Task - Please restate, word for word, the lines below that begin at the one with "westlich/östlich | |" and end at the one with "Sensualismus | |". Leave out all other lines.
[[ Material to process open ]]
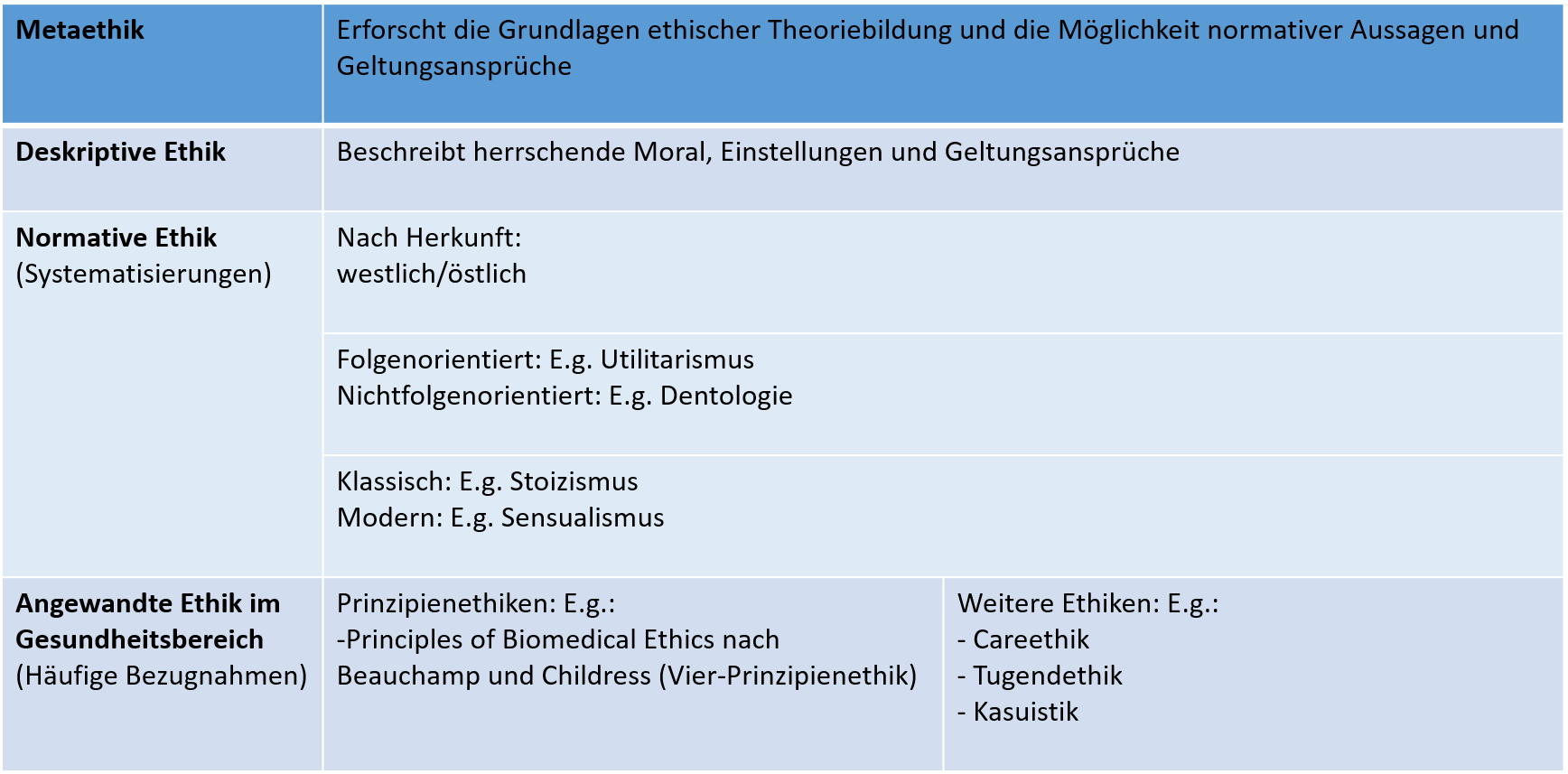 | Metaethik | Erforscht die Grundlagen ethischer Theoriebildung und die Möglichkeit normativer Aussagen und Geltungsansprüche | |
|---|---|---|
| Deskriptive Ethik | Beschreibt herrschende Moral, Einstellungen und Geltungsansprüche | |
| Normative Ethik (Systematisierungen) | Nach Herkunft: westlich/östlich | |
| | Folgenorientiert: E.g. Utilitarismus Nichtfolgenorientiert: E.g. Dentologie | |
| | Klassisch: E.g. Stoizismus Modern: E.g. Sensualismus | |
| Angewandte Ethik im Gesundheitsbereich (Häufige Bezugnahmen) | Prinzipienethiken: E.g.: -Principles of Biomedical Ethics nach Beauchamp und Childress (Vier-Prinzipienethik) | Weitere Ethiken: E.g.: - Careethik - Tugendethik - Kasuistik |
[[ Material to process closed ]]
[[ Material to process open ]]
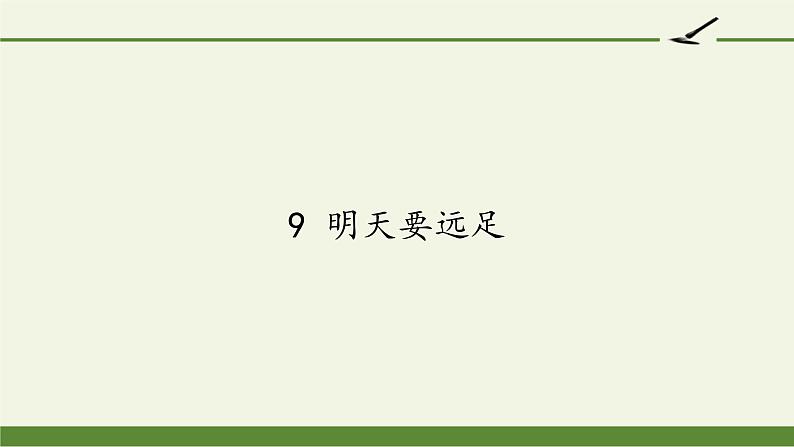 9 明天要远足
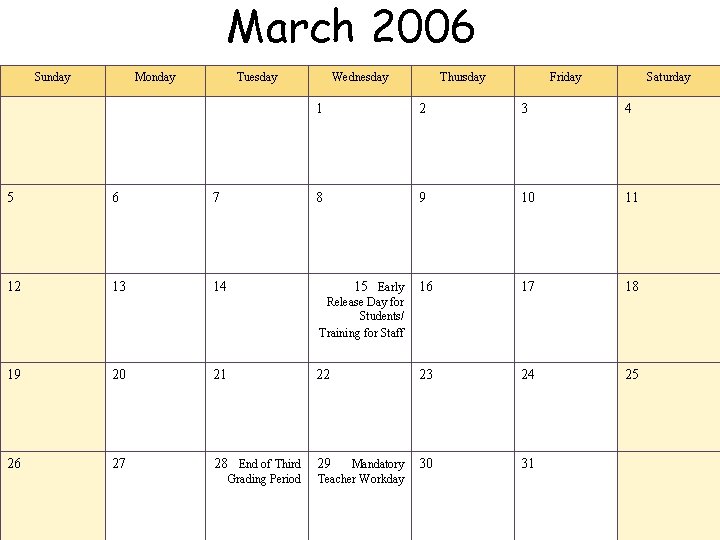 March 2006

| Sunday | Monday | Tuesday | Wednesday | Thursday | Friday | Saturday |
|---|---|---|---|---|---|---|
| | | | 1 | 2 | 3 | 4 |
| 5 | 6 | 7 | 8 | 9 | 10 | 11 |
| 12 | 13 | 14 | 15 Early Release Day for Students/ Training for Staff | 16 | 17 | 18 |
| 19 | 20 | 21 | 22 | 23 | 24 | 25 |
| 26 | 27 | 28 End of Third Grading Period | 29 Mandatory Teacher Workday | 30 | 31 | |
[[ Material to process closed ]]
[[ Material to process open ]]
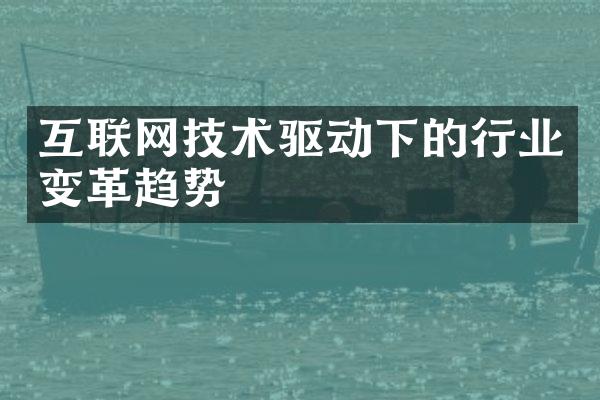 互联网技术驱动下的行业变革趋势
[[ Material to process closed ]]
Result of this exercise -
| Normative Ethik (Systematisierungen) | Nach Herkunft: westlich/östlich | |
| | Folgenorientiert: E.g. Utilitarismus Nichtfolgenorientiert: E.g. Dentologie | |
| | Klassisch: E.g. Stoizismus Modern: E.g. Sensualismus | |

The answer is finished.